Il referma la porte par laquelle je venais d’entrer et j’entendis claquer le verrou.

Leur organisation était bien plus ingénieuse que celle que nous avions imaginée au Club de la Constitution. Il y avait des rangées de cellules porteuses étalées sur une table, déjà ouvertes et réchauffées. Le deuxième individu en tenait une toute prête, et je savais qu’il me la destinait. Il en tenait l’ouverture tournée vers lui pour que je ne puisse pas voir la larve. Des cellules porteuses n’avaient pas en elles-mêmes de quoi effrayer les victimes : on sait bien que les toubibs se servent toujours d’un tas d’instruments bizarres.

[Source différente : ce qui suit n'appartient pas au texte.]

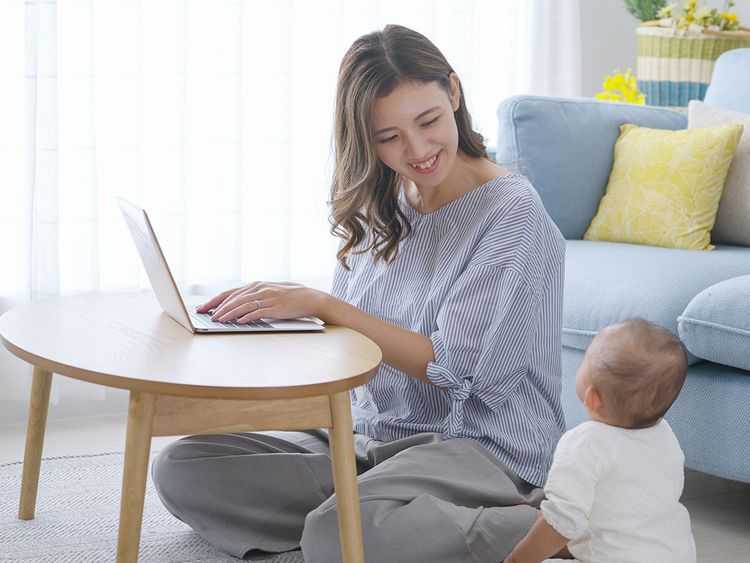 Family Visa Mother UAE is the sponsor
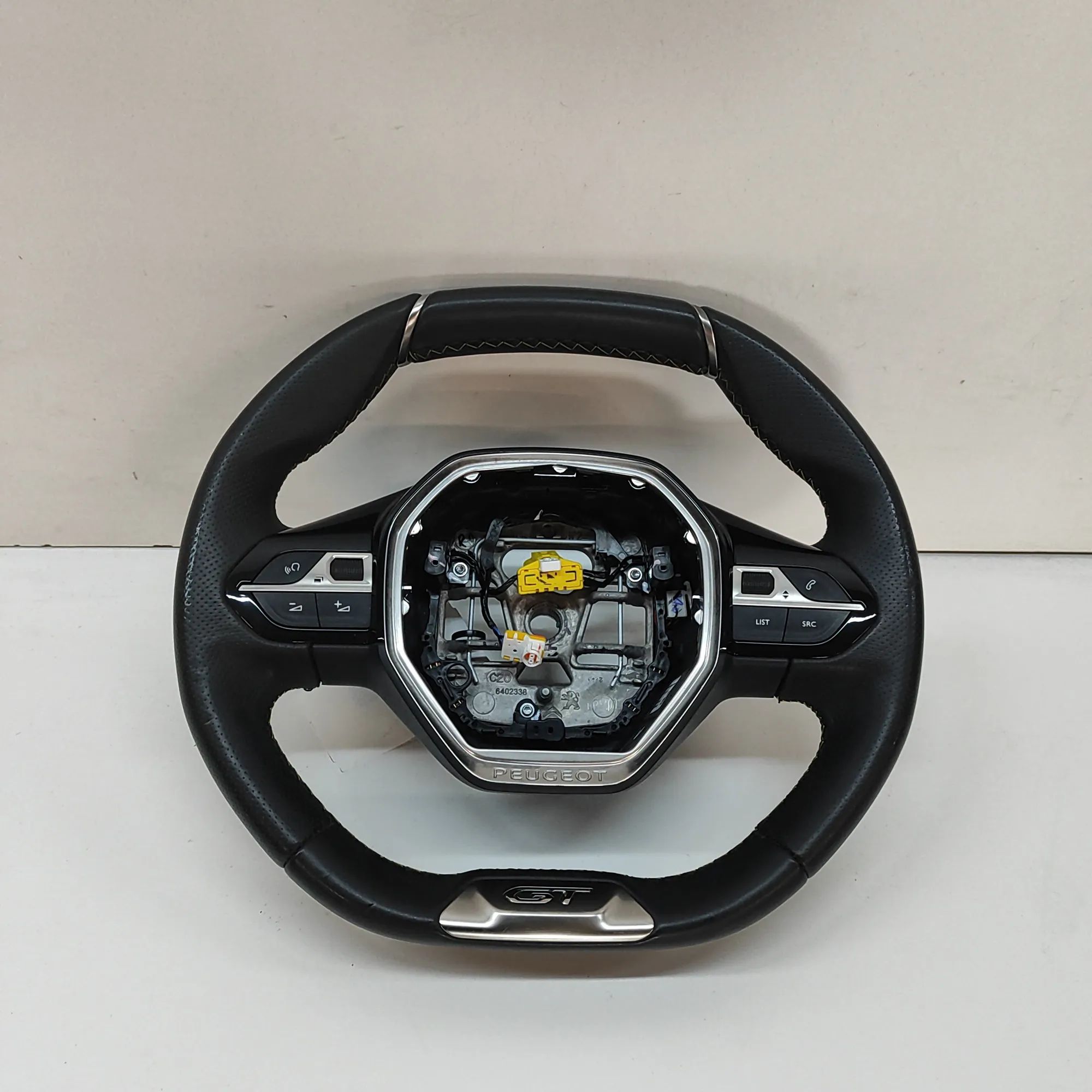 Peugeot 2008 steering wheel Steering Wheel — PEUGEOT 2008 (II) (2019-...) —...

On me pria de coller mes yeux aux oculaires d’un banal appareil à mesurer l’acuité visuelle. Le médecin allait me maintenir là, aveuglé, et sans même que je m’en doute, pendant que je lirais des séries de chiffres, son aide me collerait un « maître » sur le dos. Le tout devait se passer sans violences, sans à-coups, sans protestations.

Ma propre période de servitude m’avait appris qu’il fallait d’abord découvrir le dos de la victime. Il suffisait de poser le « maître » sur la nuque de sa victime et de laisser ensuite la nouvelle recrue rajuster elle-même ses vêtements pour dissimuler la larve qui la chevauchait.

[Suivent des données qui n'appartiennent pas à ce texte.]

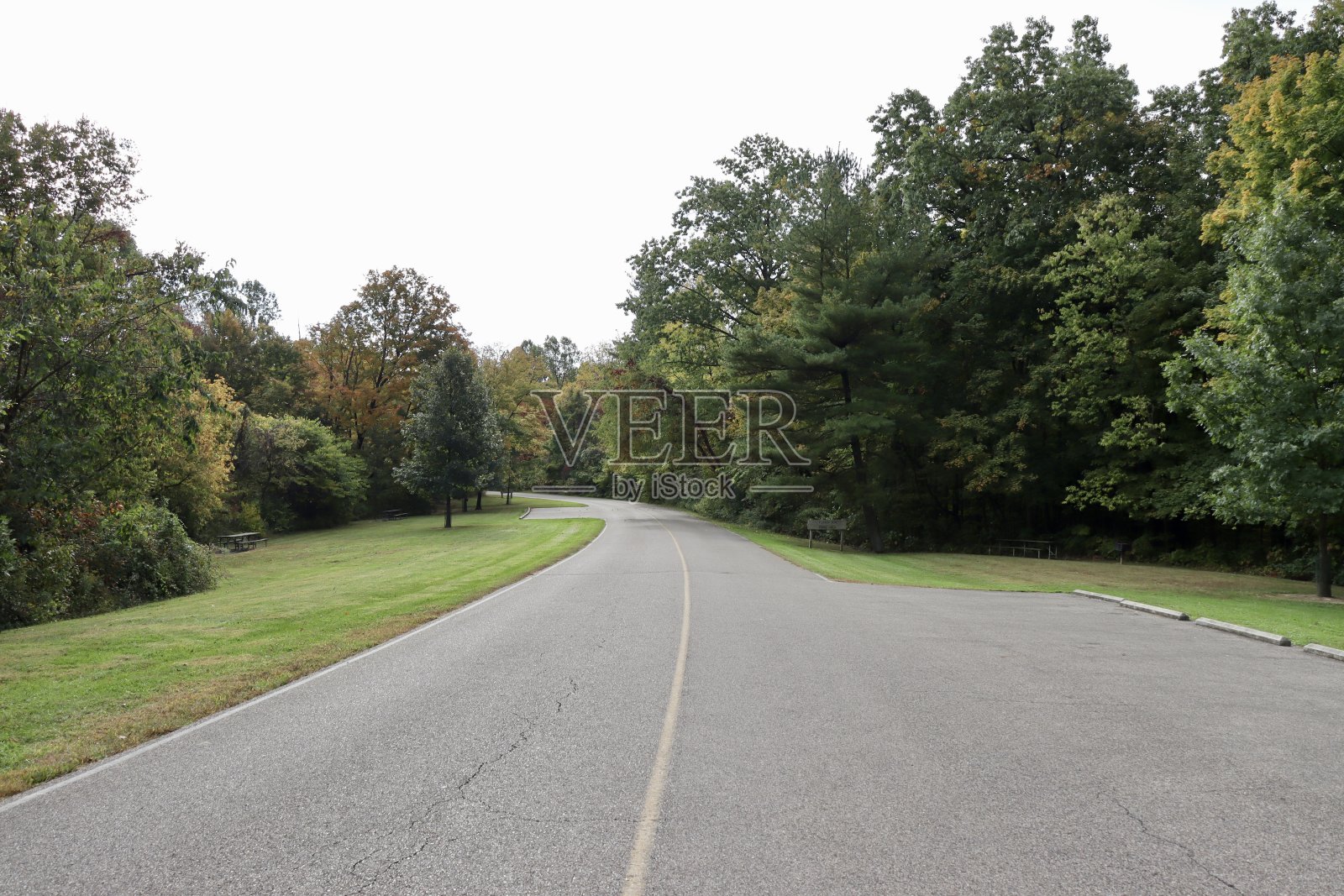 乡下的空路照片摄影图片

« Par ici, répéta le docteur. Mettez vos yeux aux oculaires. »

Je m’approchai vivement de la table où était monté l’appareil de mesure et fis un brusque demi-tour.

L’assistant s’était avancé, sa cellule-porteuse toute prête dans la main. Au moment où je me retournai, il la mit derrière son dos pour m’empêcher de la voir.